The socioeconomic impact assessment of the Commission’s proposals does not fully account for Ireland’s share of fishing opportunities. The current proposals exclude a number of important stocks - mackerel, horse mackerel and blue whiting - where the final European Union TACs depend on external, third country agreements. If agreed as they currently stand, the Commission’s initial proposal would see a net reduction in fishing opportunity - quotas of minus 13% by volume and minus 13% by value.

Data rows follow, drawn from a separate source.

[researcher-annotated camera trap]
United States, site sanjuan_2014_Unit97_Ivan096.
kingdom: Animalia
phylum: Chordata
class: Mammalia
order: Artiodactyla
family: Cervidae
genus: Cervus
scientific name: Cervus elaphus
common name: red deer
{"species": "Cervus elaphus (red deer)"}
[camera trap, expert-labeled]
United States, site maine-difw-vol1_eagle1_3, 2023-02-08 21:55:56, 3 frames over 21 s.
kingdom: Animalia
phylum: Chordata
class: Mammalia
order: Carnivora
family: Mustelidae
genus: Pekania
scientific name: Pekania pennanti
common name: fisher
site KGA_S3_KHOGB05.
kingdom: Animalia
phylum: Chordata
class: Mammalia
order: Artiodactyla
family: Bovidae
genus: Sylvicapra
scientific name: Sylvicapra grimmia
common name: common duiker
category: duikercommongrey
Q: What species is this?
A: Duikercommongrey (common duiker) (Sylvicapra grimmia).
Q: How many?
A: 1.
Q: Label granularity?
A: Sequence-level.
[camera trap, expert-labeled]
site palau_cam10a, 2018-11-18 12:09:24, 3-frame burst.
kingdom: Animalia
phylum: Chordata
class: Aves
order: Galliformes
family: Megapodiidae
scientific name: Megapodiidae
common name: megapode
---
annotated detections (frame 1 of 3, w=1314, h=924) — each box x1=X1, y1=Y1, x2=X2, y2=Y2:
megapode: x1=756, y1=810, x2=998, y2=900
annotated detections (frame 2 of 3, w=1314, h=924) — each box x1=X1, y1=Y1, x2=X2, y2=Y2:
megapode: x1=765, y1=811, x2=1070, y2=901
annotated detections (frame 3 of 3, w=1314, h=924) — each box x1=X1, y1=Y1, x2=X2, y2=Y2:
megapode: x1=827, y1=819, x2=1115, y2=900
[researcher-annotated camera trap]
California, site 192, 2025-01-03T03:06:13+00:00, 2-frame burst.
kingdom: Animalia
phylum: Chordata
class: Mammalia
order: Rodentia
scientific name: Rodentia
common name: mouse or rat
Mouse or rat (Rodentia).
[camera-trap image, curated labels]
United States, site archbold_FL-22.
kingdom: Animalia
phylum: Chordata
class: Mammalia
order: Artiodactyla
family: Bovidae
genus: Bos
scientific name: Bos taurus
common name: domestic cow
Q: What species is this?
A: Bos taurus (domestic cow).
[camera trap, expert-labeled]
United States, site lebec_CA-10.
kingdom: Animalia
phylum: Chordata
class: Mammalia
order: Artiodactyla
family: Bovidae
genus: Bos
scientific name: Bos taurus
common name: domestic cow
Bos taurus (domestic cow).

In financial terms, this amounts to a direct income reduction of €8.65 million. These figures can be further explained, as follows. A net reduction in fishing opportunity for the whitefish sector of minus 15% by volume and minus 14% by value, with a direct income reduction of minus €8.25 million. This does not take into account the proposed 15% reduction in the very important nephrops fishery, as the total allowable catch, TAC, for these stocks were not included in the Commission’s initial proposal. In regional analysis of Irish Sea, Celtic Sea and west coast stocks it is estimated that there will be a 14% decrease in fishing opportunities for the whitefish fleet. This reduction is valued at €5.35 million and will impact Kilmore Quay and Dunmore East. In addition to the direct losses to the fleet, income is also lost from the processing sector as a direct result of reduced catches and in a number of ancillary industries such as net making, chandlery, engineering, refrigeration and so on. This will obviously have a knock-on effect for employment and BIM further estimates, on the basis of the most recent employment surveys of the catching sector, that these reductions could impact 123 full and part-time jobs. This could occur through reduced incomes, partial lay-offs or redundancies in the seafood sector.
The proposals do not include the Hague preferences, which are a safety net for the Irish fleet on specific stocks where TACs are in decline. Essentially, these are additional amounts of quota that Ireland and the UK claim for important whitefish stocks. Many member states object strenuously to their application as the additional quota comes off their allocations. Ensuring that the preferences are applied will be a key political objective in the negotiations. The loss of these allocations in 2020 will amount to at least 1,216 tonnes of fish with a direct value of €2.2 million.
To conclude, I can fully concur with the findings of the sea-fisheries sustainability impact assessment. It highlights the significant impact that the current proposals could have on the Irish fishing industry. Significant challenges lie ahead over the next two weeks but I will do my utmost to agree a fair and balanced package for Ireland that ensures the continued vibrancy of our industry and the long-term sustainability of our stocks. Finally, I wish to thank and acknowledge all those who contributed to the production of this impact assessment, and look forward to the debate on the conclusions.